7. Consequences of the Lysogenic Cycle for an Infected Bacterial Cell

For a bacterial cell infected by a temperate phage and carrying a prophage (a lysogen), there are three main consequences:

1. Immunity to Superinfection: The lysogenized bacterial cell becomes immune to subsequent infection by the same type of phage. The phage repressor protein, encoded by the prophage and continuously produced, binds to the operator regions of other incoming phages of the same type, preventing them from entering the lytic cycle and integrating.
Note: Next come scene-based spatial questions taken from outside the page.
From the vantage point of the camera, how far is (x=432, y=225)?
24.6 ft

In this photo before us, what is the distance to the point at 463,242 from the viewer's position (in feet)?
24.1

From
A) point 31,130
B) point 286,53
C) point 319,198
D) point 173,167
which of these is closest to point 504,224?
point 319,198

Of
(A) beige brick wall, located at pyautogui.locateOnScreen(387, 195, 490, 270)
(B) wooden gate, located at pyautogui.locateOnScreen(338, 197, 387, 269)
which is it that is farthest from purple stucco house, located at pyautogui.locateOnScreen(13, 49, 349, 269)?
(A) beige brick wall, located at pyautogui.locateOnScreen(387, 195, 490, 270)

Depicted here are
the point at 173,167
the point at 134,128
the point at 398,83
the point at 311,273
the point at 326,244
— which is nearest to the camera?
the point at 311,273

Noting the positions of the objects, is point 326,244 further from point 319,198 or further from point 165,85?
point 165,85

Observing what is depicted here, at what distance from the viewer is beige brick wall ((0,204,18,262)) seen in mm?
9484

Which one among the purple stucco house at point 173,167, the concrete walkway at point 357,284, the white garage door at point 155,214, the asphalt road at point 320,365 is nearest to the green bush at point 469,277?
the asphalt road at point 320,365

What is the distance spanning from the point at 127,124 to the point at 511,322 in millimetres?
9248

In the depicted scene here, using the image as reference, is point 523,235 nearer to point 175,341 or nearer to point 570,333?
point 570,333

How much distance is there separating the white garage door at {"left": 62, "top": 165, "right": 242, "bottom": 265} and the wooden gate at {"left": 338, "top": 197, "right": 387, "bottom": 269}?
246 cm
2. Phage Conversion: The host bacterium acquires new genetic properties or traits due to the expression of genes carried by the prophage. These genes can encode proteins that contribute to virulence, alter surface antigens, or provide resistance to antibiotics, as seen in examples like toxin production by pathogenic bacteria.

3. Specialized Transduction: If the prophage excises imperfectly from the host chromosome during induction (when the phage switches from lysogenic to lytic cycle), it can carry specific, adjacent bacterial genes along with its own DNA. These hybrid phage particles can then transfer these specific bacterial genes to a new bacterial host upon subsequent infection, leading to genetic recombination. This process is generally more precise than generalized transduction.

8. Life Cycles of Bacteriophage vs. Animal Virus: Key Differences

While both bacteriophages and animal viruses follow the general steps of attachment, penetration, biosynthesis, maturation, and release, there are significant differences:

• 1. Nature of Host:

  • Bacteriophage: Infects bacterial cells.

  • Animal Virus: Infects animal cells.

• 2. Attachment:

  • Bacteriophage: Tail fibers or other surface structures bind to specific receptors on the bacterial cell wall, outer membrane, or flagella.

  • Animal Virus: Spikes (enveloped) or capsid proteins (non-enveloped) bind to specific protein or glycoprotein receptors on the animal cell plasma membrane.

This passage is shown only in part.